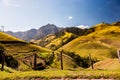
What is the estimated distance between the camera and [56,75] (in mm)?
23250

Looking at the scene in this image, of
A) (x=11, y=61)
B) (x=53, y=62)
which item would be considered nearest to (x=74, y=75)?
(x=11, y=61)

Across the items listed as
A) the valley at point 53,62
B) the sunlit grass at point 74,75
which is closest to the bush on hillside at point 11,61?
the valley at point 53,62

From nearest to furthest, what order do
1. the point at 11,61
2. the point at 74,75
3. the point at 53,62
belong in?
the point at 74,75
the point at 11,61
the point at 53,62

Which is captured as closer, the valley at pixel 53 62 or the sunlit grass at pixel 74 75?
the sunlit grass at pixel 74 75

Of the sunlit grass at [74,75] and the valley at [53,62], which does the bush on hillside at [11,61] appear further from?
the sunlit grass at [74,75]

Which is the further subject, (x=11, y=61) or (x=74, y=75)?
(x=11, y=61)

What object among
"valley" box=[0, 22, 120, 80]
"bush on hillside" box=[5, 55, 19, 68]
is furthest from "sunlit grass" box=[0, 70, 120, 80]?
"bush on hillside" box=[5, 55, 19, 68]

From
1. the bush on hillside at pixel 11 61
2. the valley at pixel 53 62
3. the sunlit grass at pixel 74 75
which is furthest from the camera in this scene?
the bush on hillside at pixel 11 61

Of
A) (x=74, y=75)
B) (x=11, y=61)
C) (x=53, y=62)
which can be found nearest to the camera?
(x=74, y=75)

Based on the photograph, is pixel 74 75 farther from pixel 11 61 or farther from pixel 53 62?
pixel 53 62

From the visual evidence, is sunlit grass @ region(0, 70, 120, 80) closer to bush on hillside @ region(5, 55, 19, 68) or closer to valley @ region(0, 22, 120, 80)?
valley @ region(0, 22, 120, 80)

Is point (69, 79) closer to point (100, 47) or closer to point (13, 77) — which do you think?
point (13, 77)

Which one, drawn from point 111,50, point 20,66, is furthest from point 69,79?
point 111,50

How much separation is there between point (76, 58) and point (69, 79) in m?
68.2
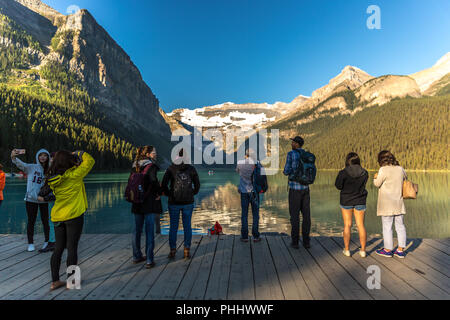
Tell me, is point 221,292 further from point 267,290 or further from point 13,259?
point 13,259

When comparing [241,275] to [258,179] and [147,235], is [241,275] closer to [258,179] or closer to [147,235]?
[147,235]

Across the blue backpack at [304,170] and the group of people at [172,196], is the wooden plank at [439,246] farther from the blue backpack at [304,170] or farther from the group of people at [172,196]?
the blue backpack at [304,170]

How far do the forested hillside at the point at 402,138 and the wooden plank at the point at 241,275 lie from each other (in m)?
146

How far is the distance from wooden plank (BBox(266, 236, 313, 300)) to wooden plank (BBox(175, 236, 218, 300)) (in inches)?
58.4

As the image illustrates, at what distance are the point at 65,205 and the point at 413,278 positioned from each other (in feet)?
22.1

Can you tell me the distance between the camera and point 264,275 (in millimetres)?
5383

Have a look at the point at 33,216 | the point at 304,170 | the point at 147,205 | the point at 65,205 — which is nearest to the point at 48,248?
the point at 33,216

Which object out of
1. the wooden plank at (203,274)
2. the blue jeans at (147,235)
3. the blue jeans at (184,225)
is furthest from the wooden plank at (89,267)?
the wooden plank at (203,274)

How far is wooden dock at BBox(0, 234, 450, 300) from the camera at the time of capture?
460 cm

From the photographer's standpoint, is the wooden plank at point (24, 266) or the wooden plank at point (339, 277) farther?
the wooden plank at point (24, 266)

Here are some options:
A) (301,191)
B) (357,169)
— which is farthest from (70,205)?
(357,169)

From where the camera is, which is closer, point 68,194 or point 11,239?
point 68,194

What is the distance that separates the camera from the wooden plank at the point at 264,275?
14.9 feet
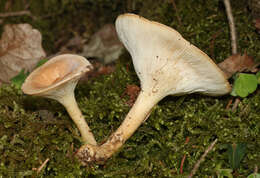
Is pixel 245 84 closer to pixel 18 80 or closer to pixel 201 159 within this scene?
::::
• Task details: Copy only the lines running from the one that holds "Have a look" through the last line of the data, and include both of those lines. Do not copy any pictures.

• Exercise answer:
Have a look at the point at 33,216 | the point at 304,170 | the point at 147,205 | the point at 65,205 — which is nearest to the point at 48,248?
the point at 33,216

Which object out of
1. the wooden plank at (203,274)
2. the blue jeans at (147,235)
3. the blue jeans at (184,225)
is furthest from the wooden plank at (89,267)?
the wooden plank at (203,274)

How far is wooden dock at BBox(0, 234, 450, 300) from the camera at the time of capture?
460 cm

From the photographer's standpoint, is the wooden plank at point (24, 266) or the wooden plank at point (339, 277) farther?
the wooden plank at point (24, 266)

Here are some options:
A) (301,191)
B) (357,169)
— which is farthest from (70,205)?
(357,169)

From where the camera is, which is closer, point 68,194 or point 11,239?
point 68,194

What is the distance that separates the camera from the wooden plank at the point at 264,275?
14.9 feet
Is pixel 245 84 closer to pixel 18 80 or closer to pixel 201 159 within this scene?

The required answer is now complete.